___ Records shown ___
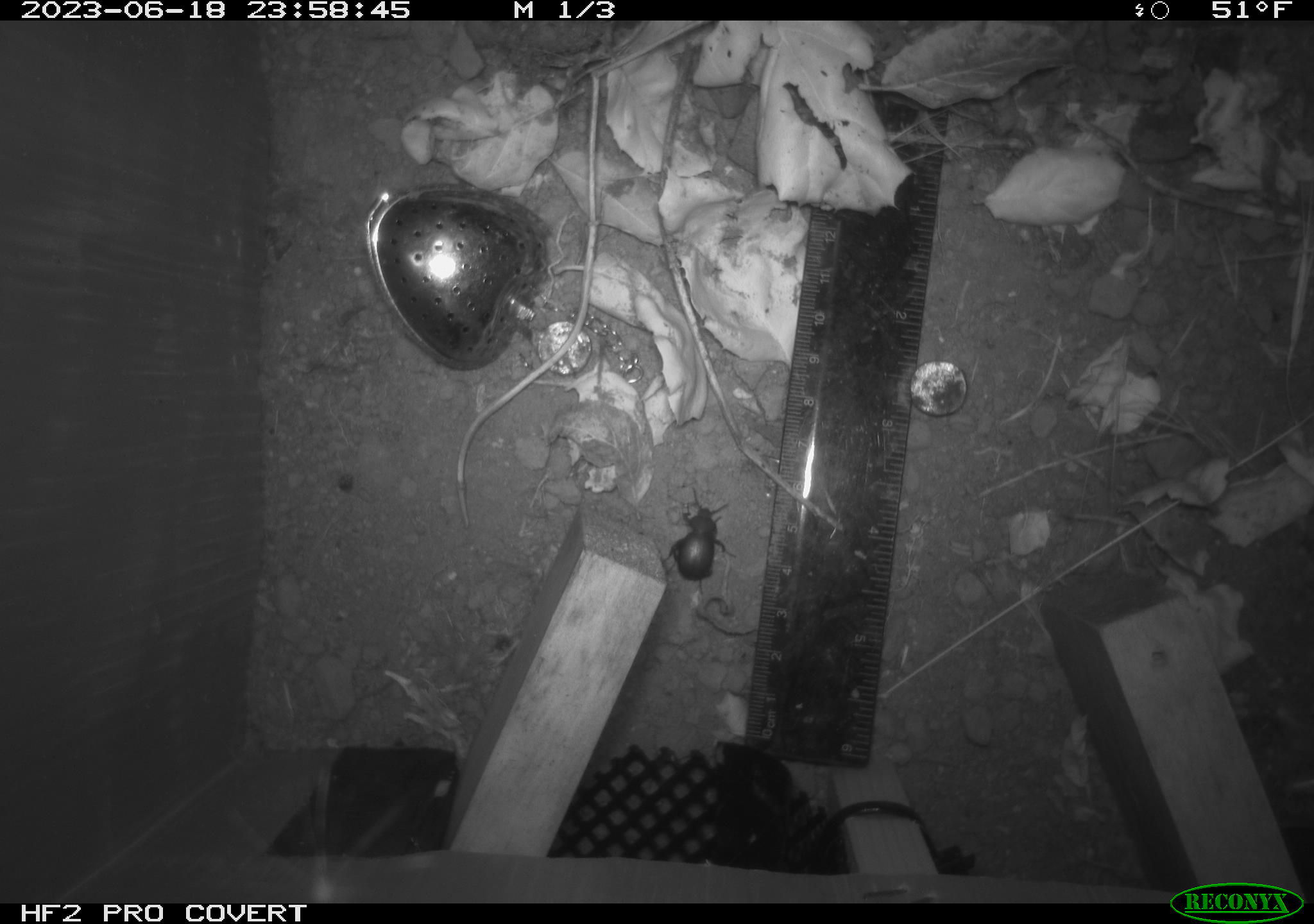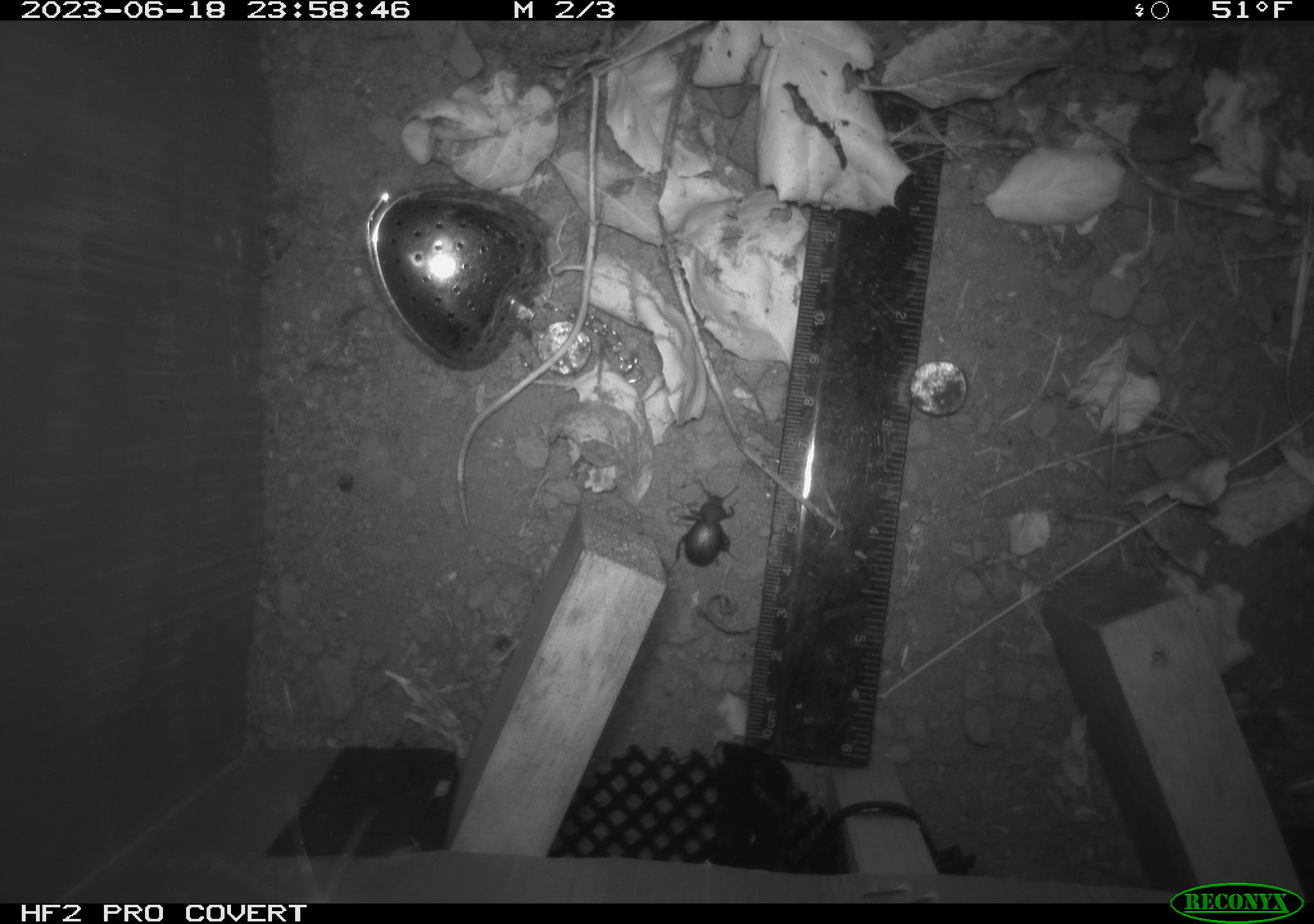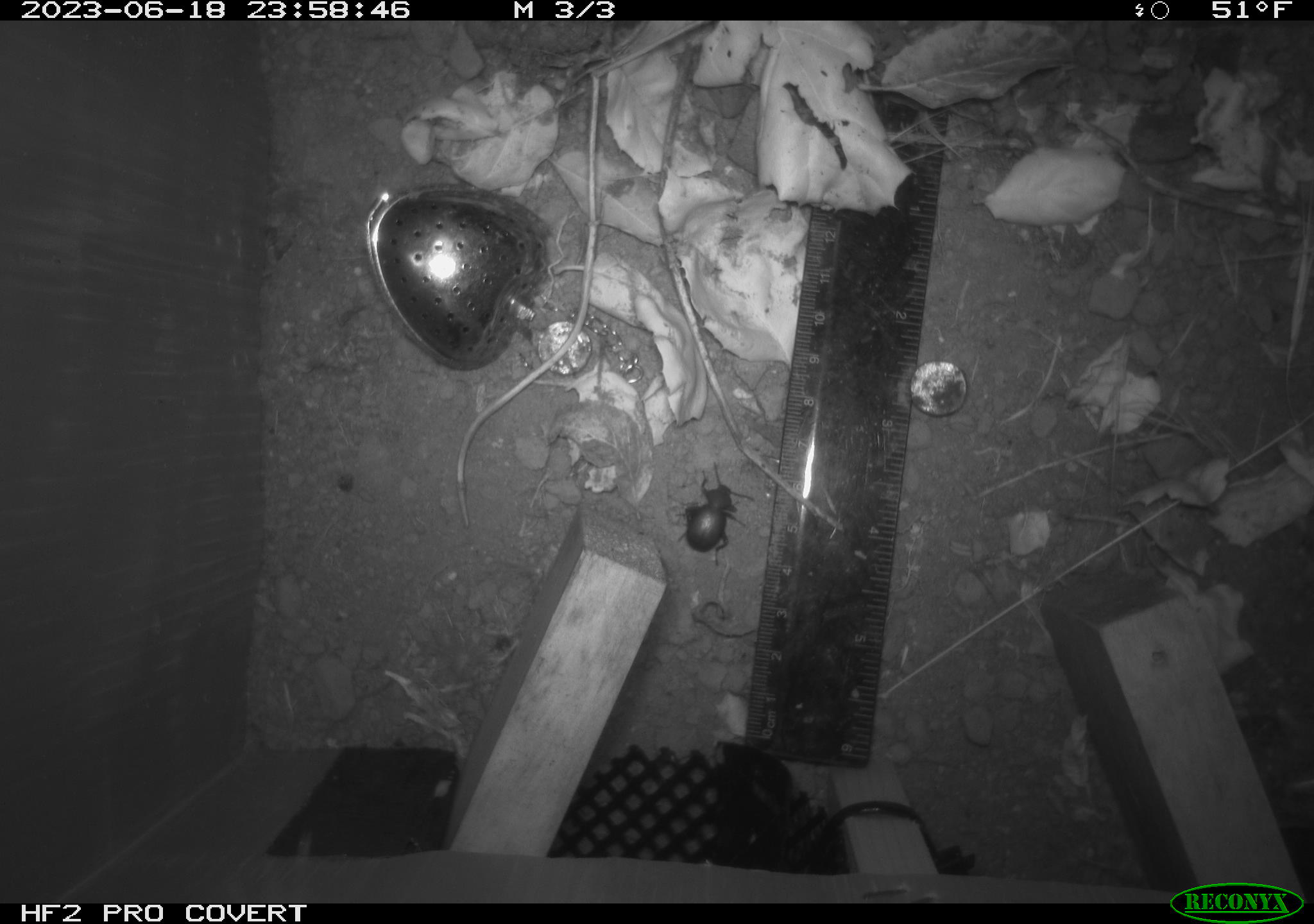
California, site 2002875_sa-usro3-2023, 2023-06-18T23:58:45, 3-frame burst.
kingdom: Animalia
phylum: Arthropoda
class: Insecta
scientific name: Insecta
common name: insect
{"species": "insect (Insecta)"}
___
▶ [Try it]: Transcribe each line above exactly, pictures excluded.

▶ [Expected answer]:
California, site 2002875_sa-usro3-2023, 2023-06-18T23:58:45, 3-frame burst.
kingdom: Animalia
phylum: Arthropoda
class: Insecta
scientific name: Insecta
common name: insect
{"species": "insect (Insecta)"}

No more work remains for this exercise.